Phil Lord et Chris Miller, dans des propos relayés par IndieWire en mars 2026, ont expliqué que les projections tests les avaient confortés dans l’idée de garder cette fin, quitte à couper une trentaine de minutes. Ils ont surtout compris un truc très simple et très rare : le public ne voulait pas d’une pirouette cynique, il voulait voir ces deux-là continuer à vivre ensemble, quelque part. Le duo a même défendu l’idée que Grace ne revient pas à son point de départ, mais avance vers une autre version de lui-même. C’est moins spectaculaire qu’un saut dans l’hyperespace, mais beaucoup plus costaud dramatiquement. Le film ne raconte pas un retour à la normale ; il raconte la naissance d’un type qui cesse enfin de se saboter.

Goddard, Weir, Lord, Miller : le carré gagnant du « on ne touche pas à la fin »

Drew Goddard, toujours selon The Wrap en mars 2026, disait s’être attendu à devoir se battre pour cette conclusion. On le comprend : adapter Andy Weir, c’est déjà marcher sur des œufs ; adapter une fin qui repose autant sur la science que sur l’émotion, c’est carrément faire du funambulisme au-dessus du vide. Goddard a pourtant tenu la ligne : ne pas simplifier à l’excès, ne pas trahir le moteur émotionnel du roman, et garder cette articulation entre rigueur scientifique et boule au ventre. C’est là que Project Hail Mary rejoint Seul sur Mars dans ce que la SF hollywoodienne a de meilleur : des problèmes techniques traités avec sérieux, mais au service d’un personnage qui se cogne à sa propre humanité.

On peut aussi lire cette fin comme une réponse à la grande obsession des studios : faut-il forcément préparer une suite, un spin off, un univers étendu, bref la machine à fantasmes qui transforme tout en franchise ? Ici, pas vraiment. Le film laisse une porte entrouverte, bien sûr, mais il tient debout tout seul.
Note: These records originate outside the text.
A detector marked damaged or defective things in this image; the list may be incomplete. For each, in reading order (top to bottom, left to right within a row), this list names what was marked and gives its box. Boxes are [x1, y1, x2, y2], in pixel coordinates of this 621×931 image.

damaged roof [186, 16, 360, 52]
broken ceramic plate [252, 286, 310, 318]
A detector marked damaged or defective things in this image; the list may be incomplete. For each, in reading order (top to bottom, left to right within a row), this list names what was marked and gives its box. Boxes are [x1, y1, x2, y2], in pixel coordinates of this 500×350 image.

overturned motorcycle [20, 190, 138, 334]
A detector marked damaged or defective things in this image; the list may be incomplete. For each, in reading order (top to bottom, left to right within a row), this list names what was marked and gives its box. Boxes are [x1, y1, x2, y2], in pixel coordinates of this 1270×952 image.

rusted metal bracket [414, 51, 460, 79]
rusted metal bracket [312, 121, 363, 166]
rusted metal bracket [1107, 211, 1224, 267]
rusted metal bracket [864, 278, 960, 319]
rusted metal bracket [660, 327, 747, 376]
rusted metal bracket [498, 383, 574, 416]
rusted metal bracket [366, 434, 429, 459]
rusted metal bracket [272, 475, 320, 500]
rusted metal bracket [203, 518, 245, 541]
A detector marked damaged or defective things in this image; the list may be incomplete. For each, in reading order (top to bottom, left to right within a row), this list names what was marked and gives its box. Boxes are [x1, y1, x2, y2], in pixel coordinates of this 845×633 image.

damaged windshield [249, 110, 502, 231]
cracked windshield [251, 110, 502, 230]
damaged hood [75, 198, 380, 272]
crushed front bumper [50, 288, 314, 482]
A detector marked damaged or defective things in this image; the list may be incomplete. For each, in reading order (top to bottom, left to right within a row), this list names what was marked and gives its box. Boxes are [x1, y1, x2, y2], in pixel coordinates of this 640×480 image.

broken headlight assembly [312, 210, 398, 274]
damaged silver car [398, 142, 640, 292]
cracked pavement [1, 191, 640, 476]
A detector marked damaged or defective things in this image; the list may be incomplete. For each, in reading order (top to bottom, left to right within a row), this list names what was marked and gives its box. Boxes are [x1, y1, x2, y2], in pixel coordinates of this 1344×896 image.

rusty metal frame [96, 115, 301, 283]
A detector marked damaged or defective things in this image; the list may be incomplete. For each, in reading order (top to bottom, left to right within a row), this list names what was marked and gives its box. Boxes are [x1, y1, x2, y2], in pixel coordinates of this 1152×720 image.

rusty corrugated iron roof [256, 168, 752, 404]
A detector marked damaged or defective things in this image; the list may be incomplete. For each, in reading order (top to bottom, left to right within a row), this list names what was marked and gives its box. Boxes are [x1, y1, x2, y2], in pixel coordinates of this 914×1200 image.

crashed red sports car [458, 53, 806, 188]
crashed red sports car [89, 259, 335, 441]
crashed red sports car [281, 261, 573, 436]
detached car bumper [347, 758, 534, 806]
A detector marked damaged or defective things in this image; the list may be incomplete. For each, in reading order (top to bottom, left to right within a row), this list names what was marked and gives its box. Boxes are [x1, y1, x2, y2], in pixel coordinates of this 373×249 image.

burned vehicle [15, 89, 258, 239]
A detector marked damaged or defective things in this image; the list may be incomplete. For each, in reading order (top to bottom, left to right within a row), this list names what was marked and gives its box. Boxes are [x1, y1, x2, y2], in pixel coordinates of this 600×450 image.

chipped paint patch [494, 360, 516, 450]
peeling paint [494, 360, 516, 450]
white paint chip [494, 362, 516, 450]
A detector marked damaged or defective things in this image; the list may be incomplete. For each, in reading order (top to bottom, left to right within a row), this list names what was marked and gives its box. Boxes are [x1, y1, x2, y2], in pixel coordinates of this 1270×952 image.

Et ça, franchement, ça change. Dans une industrie qui adore tirer sur la poule aux œufs d’or jusqu’à l’os, voir un blockbuster accepter de rester une histoire complète, c’est presque un geste de politesse. Presque.

Au fond, la vraie question n’est pas de savoir si Grace rentre sur Terre. C’est de savoir s’il a encore envie d’y être le même homme qu’avant. Et ça, pour un film de vaisseaux, de particules tueuses et d’aliens ingénieurs, c’est quand même sacrément bien joué. On croyait regarder une mission de sauvetage ; on regardait un type apprendre à habiter sa propre vie.